**Data extract**
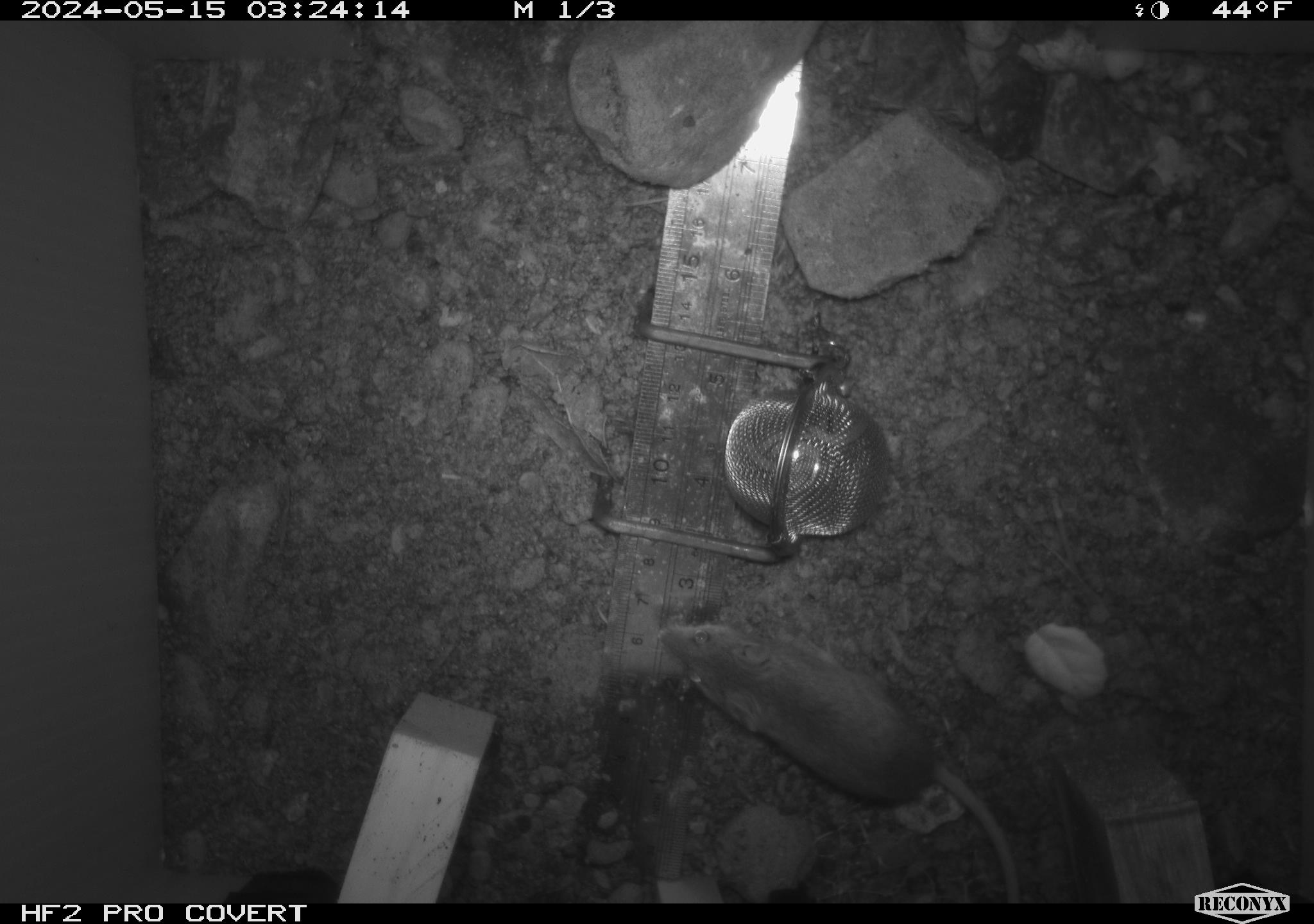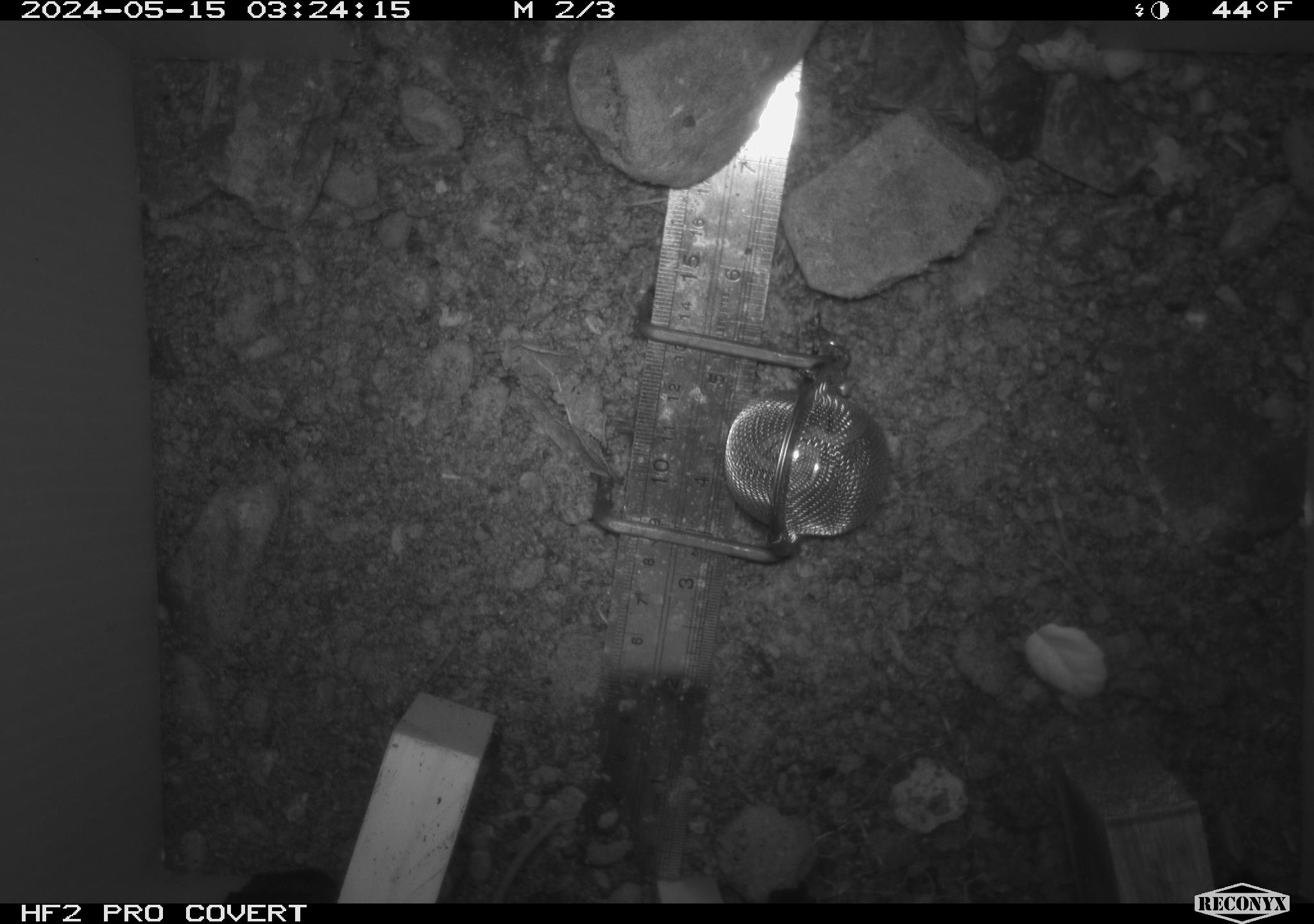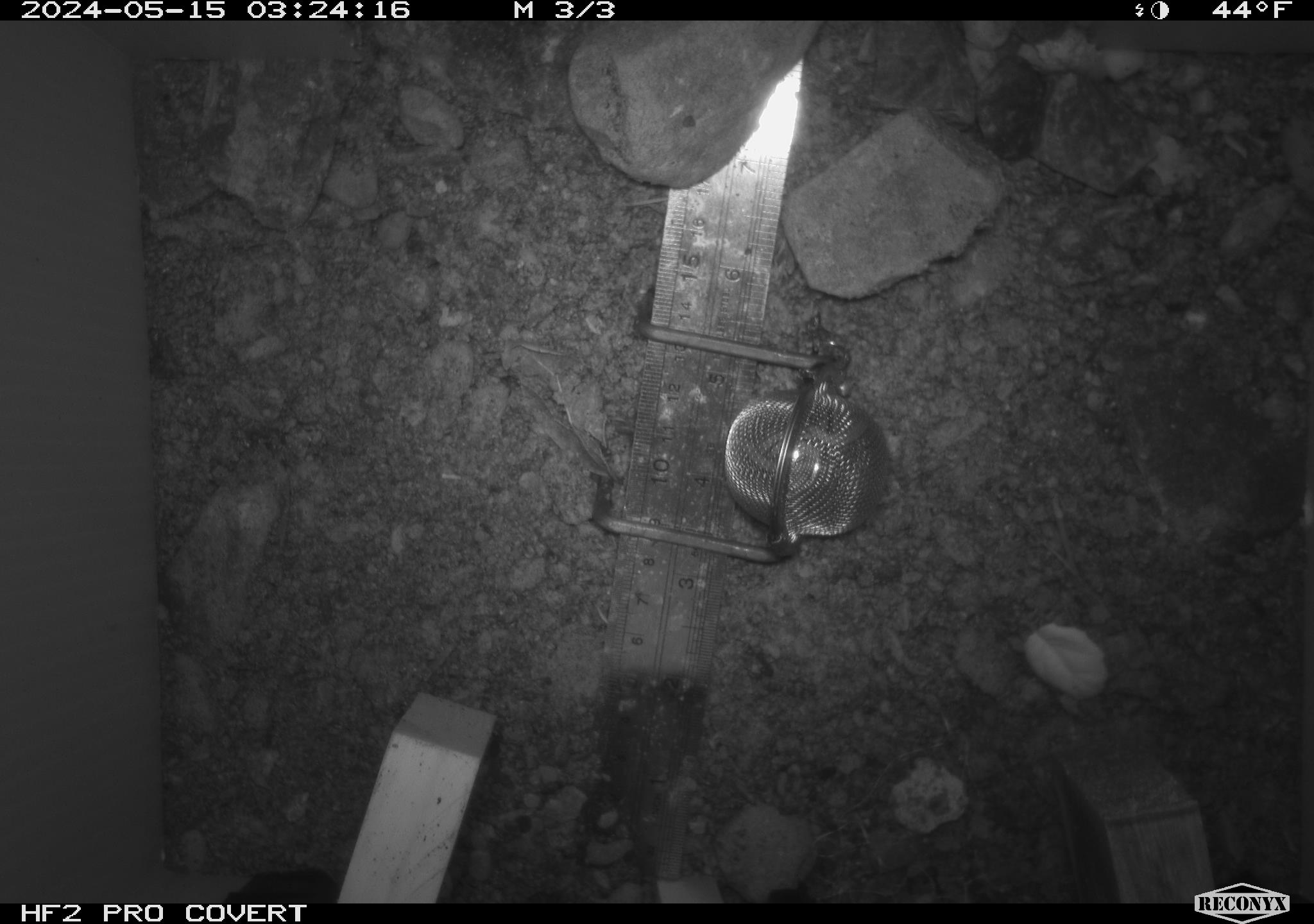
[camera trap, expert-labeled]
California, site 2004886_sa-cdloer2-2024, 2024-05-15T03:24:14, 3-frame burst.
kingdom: Animalia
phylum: Chordata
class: Mammalia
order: Rodentia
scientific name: Rodentia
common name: mouse species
Mouse species (Rodentia).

**Exercise requirements**
Everything in the entries above must be output again exactly, except the pictures.

**Response to this task**
[camera trap, expert-labeled]
California, site 2004886_sa-cdloer2-2024, 2024-05-15T03:24:14, 3-frame burst.
kingdom: Animalia
phylum: Chordata
class: Mammalia
order: Rodentia
scientific name: Rodentia
common name: mouse species
Mouse species (Rodentia).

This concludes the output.